The wasp hat is done!

For the first time ever, a sewing project took less time to finish than I expected.
I stripped all the cotton padding off the legs and covered them again with just the velvet.
The finished wasp. No more tarantula legs.
 I took a whole bunch of pictures of the wasp against a white background. Alas, though they looked fine on the little camera screen, they all turned out blurry. It didn't photograph outside very well either.
Here is the inspiration hat.
Velvet dinner toque, ca. 1912. The Met.
And here is the one I made.
Part of the Met's description says:

"Although the velvet appears to be draped in a casual and carefree way, it is in fact painstakingly manipulated over a complicated wired foundation to create a specific form."

I made the base for my hat out of the base from the grey fur hat that I used in my striped muff.
It's made of a fishing line like filament.
I pulled it into shape using wires and and cotton yarn.
Hat skeleton.
It didn't look quite crumpled enough after I covered it, so I pulled the folds in closer with more yarn.
It doesn't look as casually draped as the original, but it's close enough.
The fin-like projections on top have wires in them too. It was really hard to get them to stand upright.
They weren't very stable on the bottoms and kept flopping over when I was sewing them on. It would have been better if I had made the bases wider.
I lined it in a dark pink satin. I'm trying to use up my least favorite materials in places where they won't be seen. This is the same lining construction that I saw in both fur hats.
It is not quite this pink.
I like this hat. I like the way it looks, and I like the fact that it adds 7 inches to my height(I'm not short, I just like tall hats).

The wasp didn't look quite right sitting up there all alone, so I filled out the space with a tuft of almost black fur, which also counts as Fauna.
My only major complaint is that the mesh structure was a bit more fragile than I expected. Some of the little filaments broke and were poking through the fabric. Little prickles in velvet are not nice.

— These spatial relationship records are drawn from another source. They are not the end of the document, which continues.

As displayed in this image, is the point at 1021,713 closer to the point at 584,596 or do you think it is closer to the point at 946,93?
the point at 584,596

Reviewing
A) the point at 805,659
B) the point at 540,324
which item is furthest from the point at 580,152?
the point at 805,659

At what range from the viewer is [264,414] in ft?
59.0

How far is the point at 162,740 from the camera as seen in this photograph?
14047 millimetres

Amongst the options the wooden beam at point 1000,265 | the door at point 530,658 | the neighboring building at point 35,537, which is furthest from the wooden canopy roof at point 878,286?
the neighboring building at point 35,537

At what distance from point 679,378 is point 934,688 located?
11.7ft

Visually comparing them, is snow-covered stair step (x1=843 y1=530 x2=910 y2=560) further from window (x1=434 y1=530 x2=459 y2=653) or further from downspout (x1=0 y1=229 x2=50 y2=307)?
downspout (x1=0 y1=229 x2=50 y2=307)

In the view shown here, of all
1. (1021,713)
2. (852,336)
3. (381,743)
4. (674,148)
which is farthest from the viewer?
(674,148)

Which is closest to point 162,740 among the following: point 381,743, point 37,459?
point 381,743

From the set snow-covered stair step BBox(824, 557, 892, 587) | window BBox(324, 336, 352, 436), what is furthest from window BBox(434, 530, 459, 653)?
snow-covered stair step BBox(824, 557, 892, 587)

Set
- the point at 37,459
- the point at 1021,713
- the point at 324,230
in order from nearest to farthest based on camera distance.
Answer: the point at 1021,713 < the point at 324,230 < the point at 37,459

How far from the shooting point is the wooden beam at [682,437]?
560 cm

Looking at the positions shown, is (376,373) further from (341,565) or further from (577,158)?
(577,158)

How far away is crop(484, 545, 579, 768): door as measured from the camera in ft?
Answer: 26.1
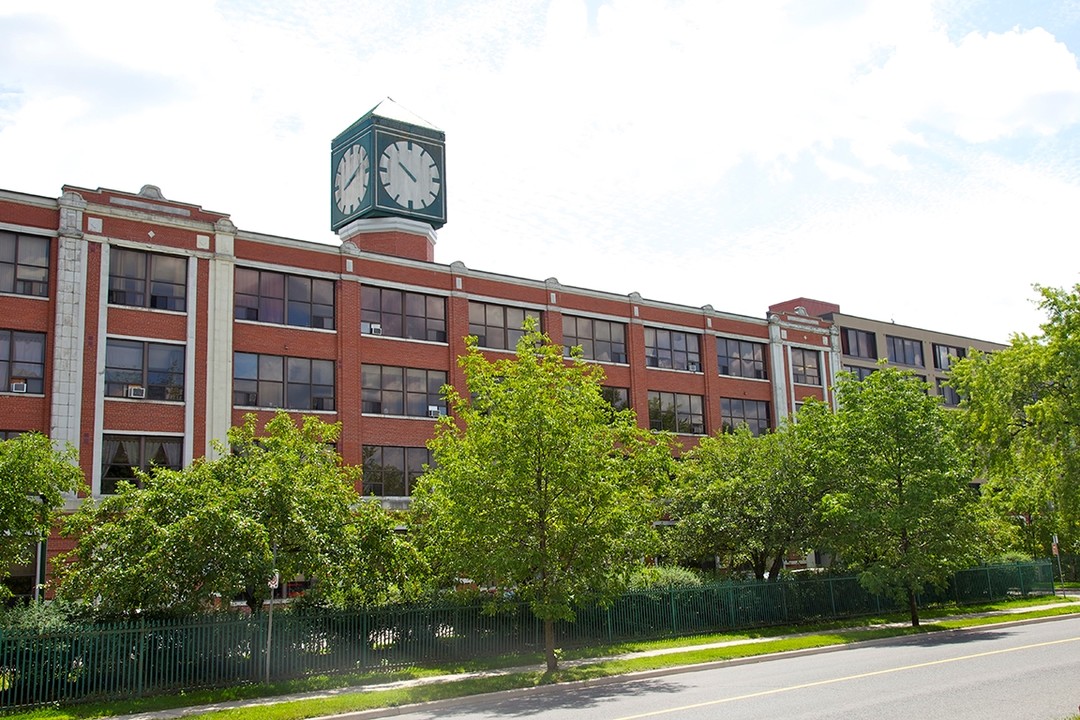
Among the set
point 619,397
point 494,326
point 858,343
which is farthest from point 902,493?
point 858,343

I think I've trimmed them all off, but more of them could still break.

List Of Facts

The Challenge: #9, Flora and Fauna

Fabric: A large portion of the front of the bodice of an ugly synthetic velvet dress and a small piece of synthetic pink satin.

Pattern: No pattern. Just draping. Except the fins, which I drew with chalk.

Notions: Approximately 26" of nylon bias tape, a mesh form from a fur hat, an unknown length of  wire, some green cotton yarn, a few small scraps of cotton quilt batting, a small piece of extremely fluffy fur from another hat and about half a teaspoon of very tiny seed beads.

Year: The Met says 1912, but after looking at a lot of fashion illustrations I think it might be a bit later. The hats seem to be bigger and floofier at the beginning of the 1910's and get smaller and more simple towards the second half of the decade.

How historically accurate is it? Not too bad. The general silhouette of the hat is correct and the look of the fabrics is accurate, although most of the materials are synthetic, which is not so good. I don't have any documentation for wire wasps, but there were certainly bugs in Edwardian fashion. I have seen many antique clothing articles that included bits of wire wrapped around and around with thread(Hooks and eyes, for example) and a wasp like this one could have easily been made from the materials available in 1912.

Hours to complete: Unknown. I did most of the work on the wasp over a year ago and I didn't keep track of the hours. I just remember that the wings were horribly tedious because I formed them before I covered them, so I had to pull an enormous length of thread through the wing with every single wrap.

First worn:  Today.(Monday, may 6th, 2013)

Total cost: $0. Every single material was from my stash. A lot of it was left over, or recycled, from something else.

I apologize for not having any good pictures of the finished wasp. In every picture I took the beads turned into fuzzy spots of light, this thing just doesn't photograph well.
My eyes are squinting because there is too much sunshine. I must obtain a parasol.
Now I'll have to sew some more Edwardian stuff, yay!
I have got a black, beaded, tiered cape that I'm planning on reproducing someday. I think it's from around the same era. I shall have to do a post on it.